Teks Hasil Ekstraksi:
%%

Akhir-akhir ini ramai berita perihal mundurnya Hotman Paris Hutapea (HPH) dari Peradi pimpinan Otto Hasibuan. Walaupun belum ada kepastian terkait alasan mundur, sebagian publik sudah mencium adanya aroma masalah di antara kedua lawyer kondang itu.
Mengapa tiba-tiba HPH mengajukan surat pengunduran diri dari keanggotaan Peradi, yang notabene wadah tunggal advokat yang sah dan diakui IBA. Wadah tunggal yang Ikadin sejak adanya Undang-Undang Advokat Nomor 18 Tahun 2003.
Penomena mundurnya HPH dari Peradi menjadi berita hangat. Ngetren di kalangan advokat Indonesia. Muncul pertanyaan, apa hubungannya kemunduran HPH dengan Otto Hasibuan?

%%

Bahan Kajian:
%%

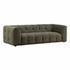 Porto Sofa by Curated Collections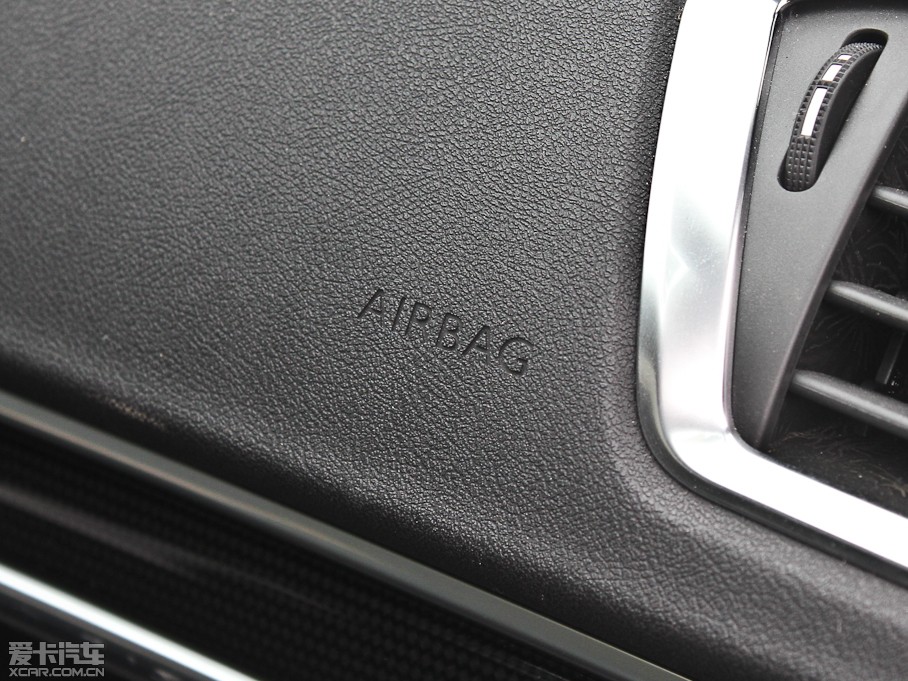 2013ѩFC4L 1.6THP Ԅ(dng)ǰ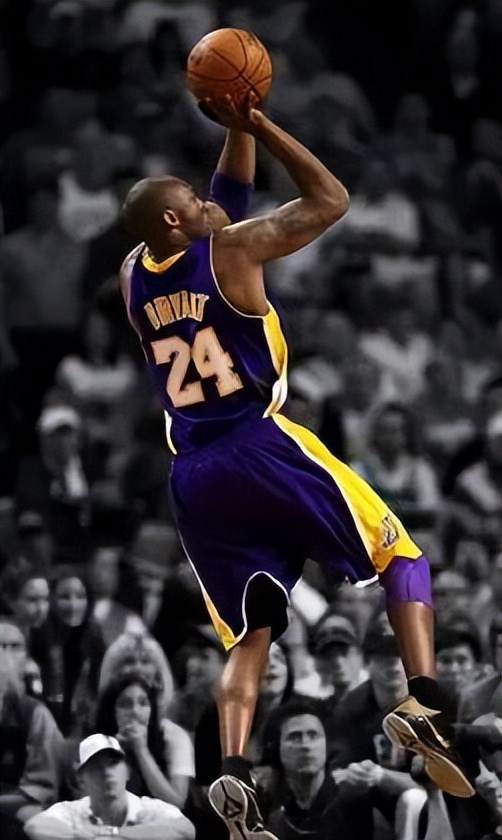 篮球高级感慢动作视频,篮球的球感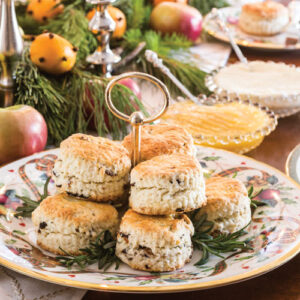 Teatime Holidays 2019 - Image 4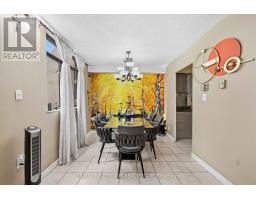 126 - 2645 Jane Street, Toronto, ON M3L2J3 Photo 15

%%
%%

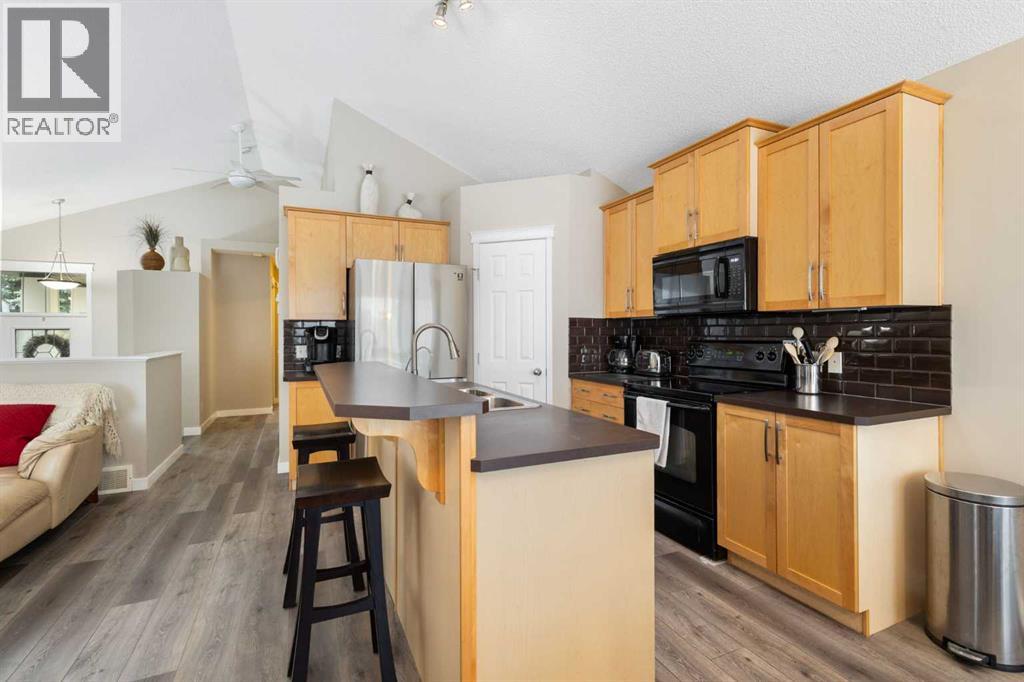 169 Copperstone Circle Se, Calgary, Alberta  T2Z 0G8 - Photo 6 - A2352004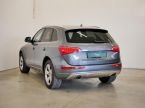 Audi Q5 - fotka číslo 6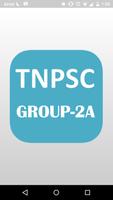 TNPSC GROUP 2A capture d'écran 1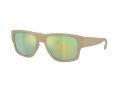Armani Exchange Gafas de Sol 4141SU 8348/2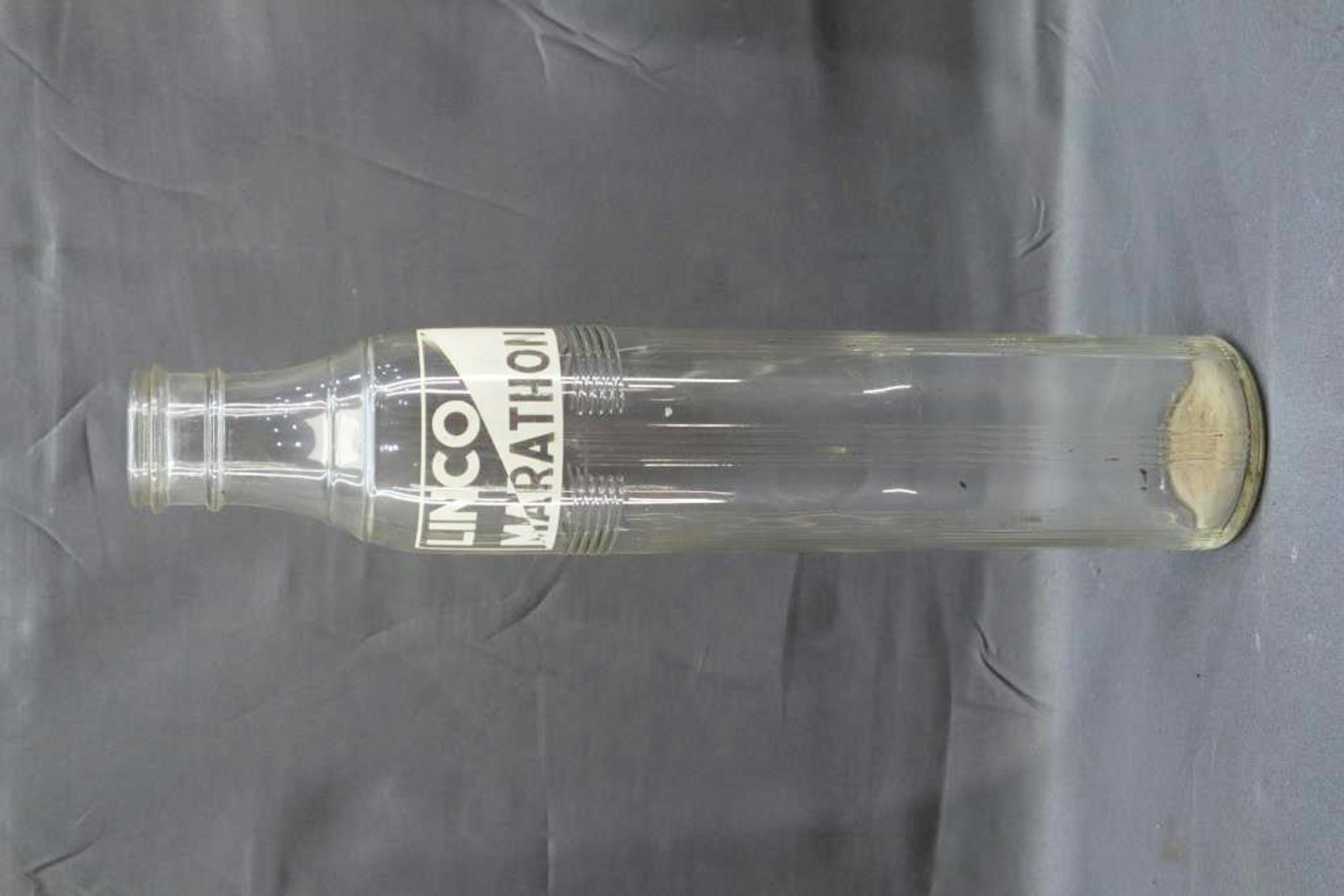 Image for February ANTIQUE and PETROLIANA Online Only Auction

%%

Tolong ketik ulang bagian teks tentang mundurnya Hotman Paris Hutapea dari Peradi di antara "Penomena mundurnya HPH" dan "dengan Otto Hasibuan?", dengan kedua batas itu ikut disertakan. Catatan-catatan di atas sama sekali tidak dipakai di sini.

Hasil Tugas:
Penomena mundurnya HPH dari Peradi menjadi berita hangat. Ngetren di kalangan advokat Indonesia. Muncul pertanyaan, apa hubungannya kemunduran HPH dengan Otto Hasibuan?